DIRECTION
Copy every one of the records below word for word, leaving the images out.

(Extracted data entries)

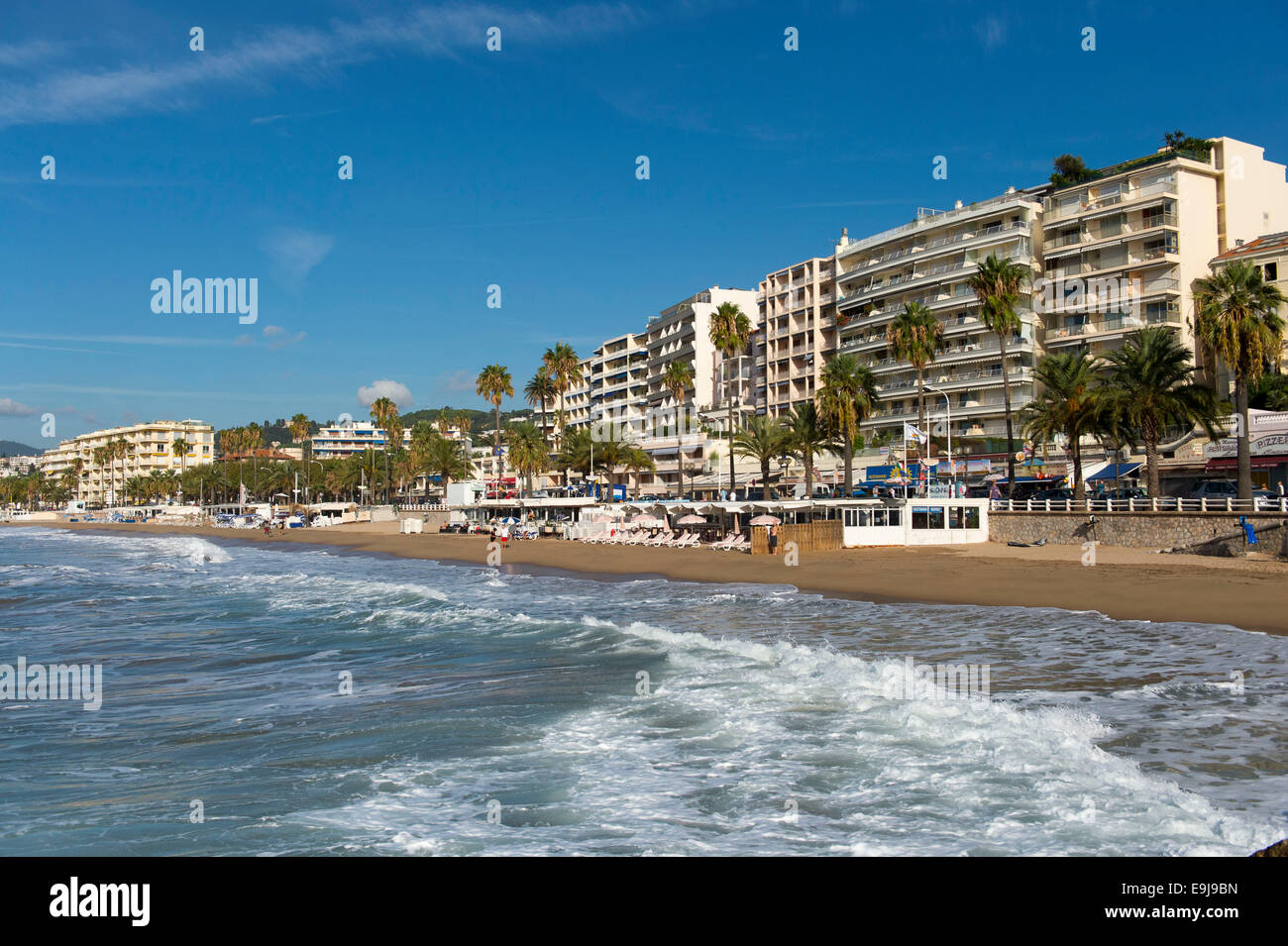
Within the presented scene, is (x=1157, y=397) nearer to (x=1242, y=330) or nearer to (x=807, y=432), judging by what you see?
(x=1242, y=330)

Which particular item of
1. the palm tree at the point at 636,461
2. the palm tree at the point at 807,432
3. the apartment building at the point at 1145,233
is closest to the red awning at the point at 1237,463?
the apartment building at the point at 1145,233

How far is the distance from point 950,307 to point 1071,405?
2920cm

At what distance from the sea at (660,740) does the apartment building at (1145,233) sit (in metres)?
49.2

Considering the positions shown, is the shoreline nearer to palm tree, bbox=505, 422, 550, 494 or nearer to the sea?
the sea

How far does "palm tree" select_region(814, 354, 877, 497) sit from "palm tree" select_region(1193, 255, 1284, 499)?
19289mm

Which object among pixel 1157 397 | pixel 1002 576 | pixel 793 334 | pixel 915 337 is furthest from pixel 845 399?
pixel 793 334

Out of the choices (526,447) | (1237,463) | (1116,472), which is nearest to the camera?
(1237,463)

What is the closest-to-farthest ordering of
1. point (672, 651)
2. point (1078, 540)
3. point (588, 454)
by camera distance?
point (672, 651) → point (1078, 540) → point (588, 454)

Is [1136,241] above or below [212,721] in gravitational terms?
above

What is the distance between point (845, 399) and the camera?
172 ft
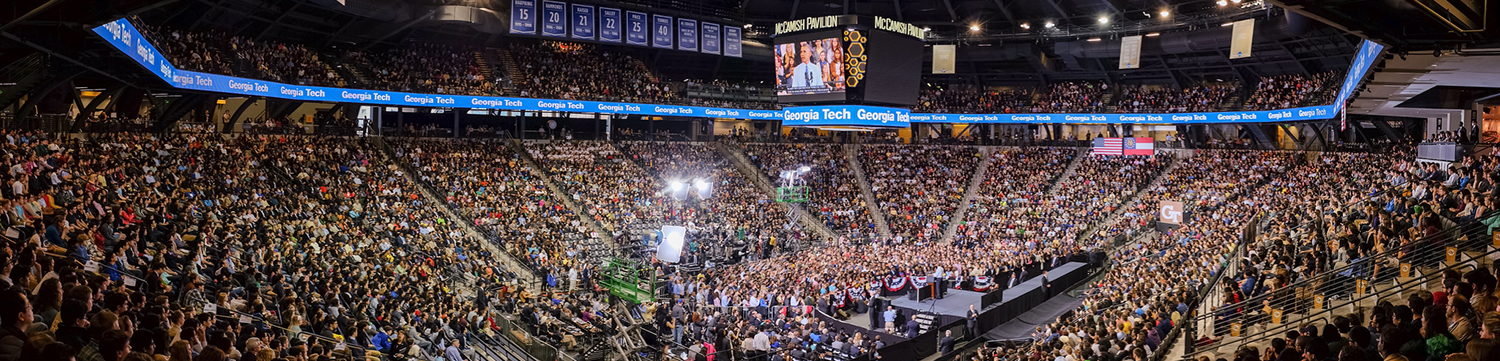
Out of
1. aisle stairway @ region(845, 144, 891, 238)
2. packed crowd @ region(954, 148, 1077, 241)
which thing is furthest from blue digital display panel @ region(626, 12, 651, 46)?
packed crowd @ region(954, 148, 1077, 241)

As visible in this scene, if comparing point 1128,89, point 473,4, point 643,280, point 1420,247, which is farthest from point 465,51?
point 1420,247

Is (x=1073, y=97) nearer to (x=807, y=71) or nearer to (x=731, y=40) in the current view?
(x=731, y=40)

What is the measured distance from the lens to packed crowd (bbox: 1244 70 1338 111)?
32.9m

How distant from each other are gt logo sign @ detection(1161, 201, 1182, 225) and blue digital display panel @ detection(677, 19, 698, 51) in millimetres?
20470

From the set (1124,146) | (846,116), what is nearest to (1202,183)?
(1124,146)

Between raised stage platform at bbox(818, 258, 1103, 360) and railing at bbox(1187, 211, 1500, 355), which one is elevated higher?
railing at bbox(1187, 211, 1500, 355)

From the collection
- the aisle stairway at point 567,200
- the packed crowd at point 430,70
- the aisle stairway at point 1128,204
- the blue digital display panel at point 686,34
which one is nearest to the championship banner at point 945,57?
the aisle stairway at point 1128,204

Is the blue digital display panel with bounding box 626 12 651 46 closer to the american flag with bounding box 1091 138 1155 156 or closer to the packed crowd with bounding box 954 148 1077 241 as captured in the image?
the packed crowd with bounding box 954 148 1077 241

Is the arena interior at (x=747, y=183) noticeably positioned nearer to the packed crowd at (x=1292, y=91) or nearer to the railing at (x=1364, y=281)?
the railing at (x=1364, y=281)

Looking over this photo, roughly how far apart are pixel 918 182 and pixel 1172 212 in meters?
14.0

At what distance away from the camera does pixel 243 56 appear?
92.4 ft

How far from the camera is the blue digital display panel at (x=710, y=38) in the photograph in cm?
3994

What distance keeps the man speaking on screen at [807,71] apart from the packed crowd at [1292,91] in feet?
61.0

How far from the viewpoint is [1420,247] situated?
418 inches
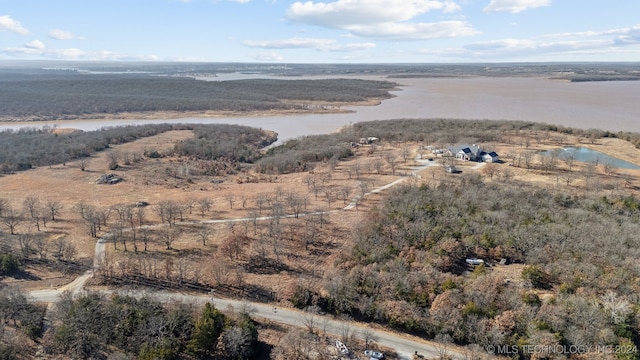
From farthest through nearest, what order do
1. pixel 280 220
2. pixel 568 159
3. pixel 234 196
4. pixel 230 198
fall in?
pixel 568 159 < pixel 234 196 < pixel 230 198 < pixel 280 220

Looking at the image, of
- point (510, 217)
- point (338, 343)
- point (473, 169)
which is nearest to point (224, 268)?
point (338, 343)

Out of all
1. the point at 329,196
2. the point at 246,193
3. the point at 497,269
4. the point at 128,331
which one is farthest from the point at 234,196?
the point at 497,269

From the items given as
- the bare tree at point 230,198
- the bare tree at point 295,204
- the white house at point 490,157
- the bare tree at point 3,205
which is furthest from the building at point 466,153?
the bare tree at point 3,205

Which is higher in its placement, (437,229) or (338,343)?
(437,229)

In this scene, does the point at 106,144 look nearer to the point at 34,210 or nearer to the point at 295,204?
the point at 34,210

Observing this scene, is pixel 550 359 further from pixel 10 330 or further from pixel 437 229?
pixel 10 330

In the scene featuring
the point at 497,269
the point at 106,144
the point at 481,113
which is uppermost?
the point at 481,113
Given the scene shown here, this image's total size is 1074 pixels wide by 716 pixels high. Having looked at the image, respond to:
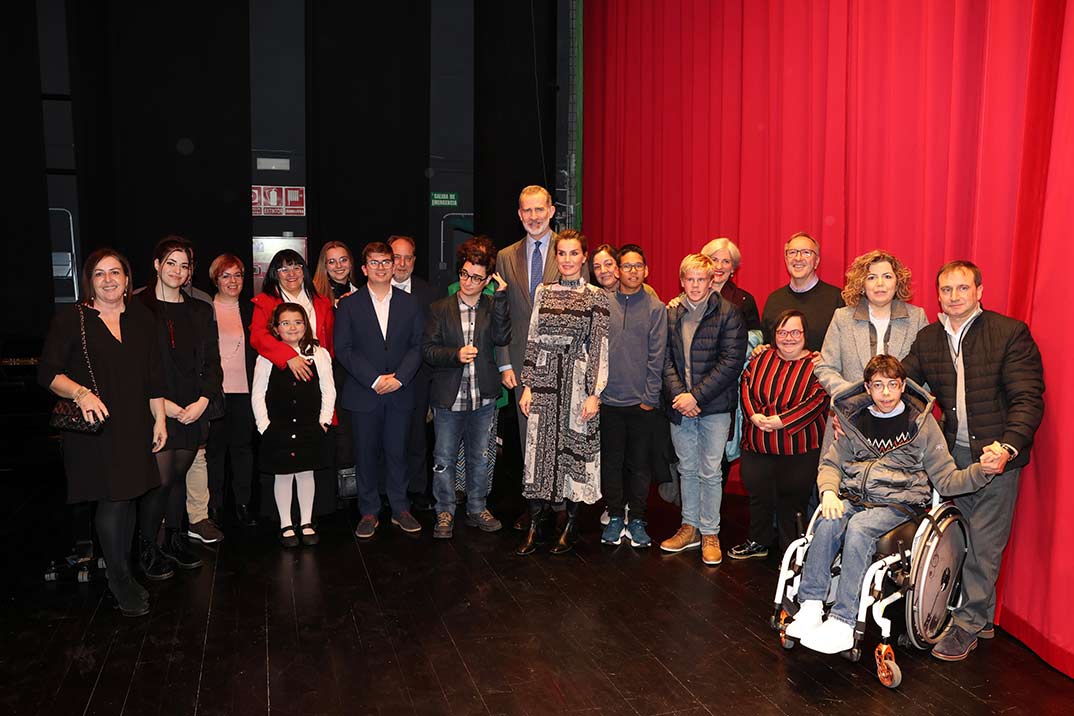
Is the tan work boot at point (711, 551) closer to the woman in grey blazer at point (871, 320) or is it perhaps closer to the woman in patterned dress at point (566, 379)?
the woman in patterned dress at point (566, 379)

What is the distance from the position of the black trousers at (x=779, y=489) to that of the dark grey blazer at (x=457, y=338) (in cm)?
124

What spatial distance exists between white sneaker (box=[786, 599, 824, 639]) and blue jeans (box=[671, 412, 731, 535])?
98 centimetres

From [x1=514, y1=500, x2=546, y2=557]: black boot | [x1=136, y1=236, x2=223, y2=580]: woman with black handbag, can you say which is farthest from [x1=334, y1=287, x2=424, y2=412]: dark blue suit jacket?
[x1=514, y1=500, x2=546, y2=557]: black boot

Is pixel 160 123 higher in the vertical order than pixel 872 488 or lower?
higher

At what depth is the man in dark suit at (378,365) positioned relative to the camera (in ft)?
13.5

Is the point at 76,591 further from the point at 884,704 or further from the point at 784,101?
the point at 784,101

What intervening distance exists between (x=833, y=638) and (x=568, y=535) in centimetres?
148

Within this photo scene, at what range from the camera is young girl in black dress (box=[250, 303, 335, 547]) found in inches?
158

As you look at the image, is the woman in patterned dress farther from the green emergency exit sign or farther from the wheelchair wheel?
the green emergency exit sign

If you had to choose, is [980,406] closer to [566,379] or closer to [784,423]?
[784,423]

FINISHED EXERCISE
Within the presented scene, is (x=1157, y=397) nearer to (x=1242, y=330) or nearer to (x=807, y=432), judging by what you see?
(x=1242, y=330)

Which particular item of
1. the palm tree at the point at 636,461
2. the palm tree at the point at 807,432
3. the apartment building at the point at 1145,233
is closest to the red awning at the point at 1237,463?
the apartment building at the point at 1145,233

How far is the distance from point 950,307 to point 1071,405?
2920cm

At what distance from the sea at (660,740) does the apartment building at (1145,233) sit (in metres)?
49.2

Considering the positions shown, is the shoreline nearer to palm tree, bbox=505, 422, 550, 494 or nearer to the sea?
the sea

How far does "palm tree" select_region(814, 354, 877, 497) sit from "palm tree" select_region(1193, 255, 1284, 499)?
19289mm

Which object among pixel 1157 397 | pixel 1002 576 | pixel 793 334 | pixel 915 337 is furthest from pixel 845 399?
pixel 793 334

Out of the choices (526,447) | (1237,463) | (1116,472), which is nearest to the camera?
(1237,463)

What is the closest-to-farthest ordering of
1. point (672, 651)
2. point (1078, 540)
3. point (588, 454)
by camera distance?
point (672, 651) → point (1078, 540) → point (588, 454)

Is [1136,241] above or below [212,721] in gravitational terms?
above

What is the distance between point (845, 399) and the camera?
172 ft
Out of
1. aisle stairway @ region(845, 144, 891, 238)
2. packed crowd @ region(954, 148, 1077, 241)
which thing is furthest from blue digital display panel @ region(626, 12, 651, 46)?
packed crowd @ region(954, 148, 1077, 241)

As visible in this scene, if comparing point 1128,89, point 473,4, point 643,280, point 1420,247, which is farthest from point 465,51?
point 1420,247

Is (x=1073, y=97) nearer to (x=807, y=71) or nearer to (x=731, y=40) in the current view?
(x=731, y=40)

What is the measured distance from the lens to packed crowd (bbox: 1244 70 1338 111)?
32.9m

How distant from each other are gt logo sign @ detection(1161, 201, 1182, 225) and blue digital display panel @ detection(677, 19, 698, 51) in millimetres?
20470

From the set (1124,146) | (846,116), what is nearest to (1202,183)?
(1124,146)

Between raised stage platform at bbox(818, 258, 1103, 360) and railing at bbox(1187, 211, 1500, 355), which one is elevated higher?
railing at bbox(1187, 211, 1500, 355)

From the collection
- the aisle stairway at point 567,200
- the packed crowd at point 430,70
- the aisle stairway at point 1128,204
- the blue digital display panel at point 686,34
which one is nearest to the championship banner at point 945,57?
the aisle stairway at point 1128,204

Is the blue digital display panel with bounding box 626 12 651 46 closer to the american flag with bounding box 1091 138 1155 156 or closer to the packed crowd with bounding box 954 148 1077 241 as captured in the image?
the packed crowd with bounding box 954 148 1077 241

Is the arena interior at (x=747, y=183) noticeably positioned nearer to the packed crowd at (x=1292, y=91) or nearer to the railing at (x=1364, y=281)?
the railing at (x=1364, y=281)

Looking over this photo, roughly how far apart are pixel 918 182 and pixel 1172 212 in meters?
14.0

At what distance away from the camera does pixel 243 56 appear?
92.4 ft

How far from the camera is the blue digital display panel at (x=710, y=38) in the photograph in cm?
3994

What distance keeps the man speaking on screen at [807,71] apart from the packed crowd at [1292,91] in feet?
61.0

How far from the viewpoint is [1420,247] situated?
418 inches
From farthest through nearest, what order do
1. pixel 280 220
2. pixel 568 159
3. pixel 234 196
4. pixel 230 198
fall in?
pixel 568 159 < pixel 234 196 < pixel 230 198 < pixel 280 220

Looking at the image, of
- point (510, 217)
- point (338, 343)
- point (473, 169)
which is nearest to point (224, 268)?
point (338, 343)

Out of all
1. the point at 329,196
2. the point at 246,193
3. the point at 497,269
4. the point at 128,331
which one is farthest from the point at 234,196?
the point at 497,269

From the items given as
- the bare tree at point 230,198
- the bare tree at point 295,204
- the white house at point 490,157
- the bare tree at point 3,205
which is furthest from the building at point 466,153?
the bare tree at point 3,205

Which is higher in its placement, (437,229) or (338,343)?
(437,229)

In this scene, does the point at 106,144 look nearer to the point at 34,210 or nearer to the point at 295,204?
the point at 34,210

Observing this scene, is pixel 550 359 further from pixel 10 330 or further from pixel 437 229?
pixel 10 330

In the scene featuring
the point at 497,269
the point at 106,144
the point at 481,113
which is uppermost?
the point at 481,113
Given the scene shown here, this image's total size is 1074 pixels wide by 716 pixels high. Having looked at the image, respond to:
Is the tan work boot at point (711, 551) closer to the woman in grey blazer at point (871, 320) or is it perhaps closer to the woman in patterned dress at point (566, 379)?
the woman in patterned dress at point (566, 379)

What is the distance from the position of the black trousers at (x=779, y=489) to that of the dark grey blazer at (x=457, y=338) (in cm)?
124

What spatial distance exists between white sneaker (box=[786, 599, 824, 639]) and blue jeans (box=[671, 412, 731, 535])?
98 centimetres

From [x1=514, y1=500, x2=546, y2=557]: black boot | [x1=136, y1=236, x2=223, y2=580]: woman with black handbag, can you say which is farthest from [x1=334, y1=287, x2=424, y2=412]: dark blue suit jacket?
[x1=514, y1=500, x2=546, y2=557]: black boot

Is pixel 160 123 higher in the vertical order than pixel 872 488 or lower?
higher

At what depth is the man in dark suit at (378,365) positioned relative to the camera (in ft)?
13.5

Is the point at 76,591 further from the point at 884,704 or further from the point at 784,101?
the point at 784,101

What intervening distance exists between (x=833, y=638) and (x=568, y=535) in centimetres?
148

Within this photo scene, at what range from the camera is young girl in black dress (box=[250, 303, 335, 547]) found in inches?
158

As you look at the image, is the woman in patterned dress farther from the green emergency exit sign or farther from the wheelchair wheel?
the green emergency exit sign

If you had to choose, is [980,406] closer to [566,379] or closer to [784,423]?
[784,423]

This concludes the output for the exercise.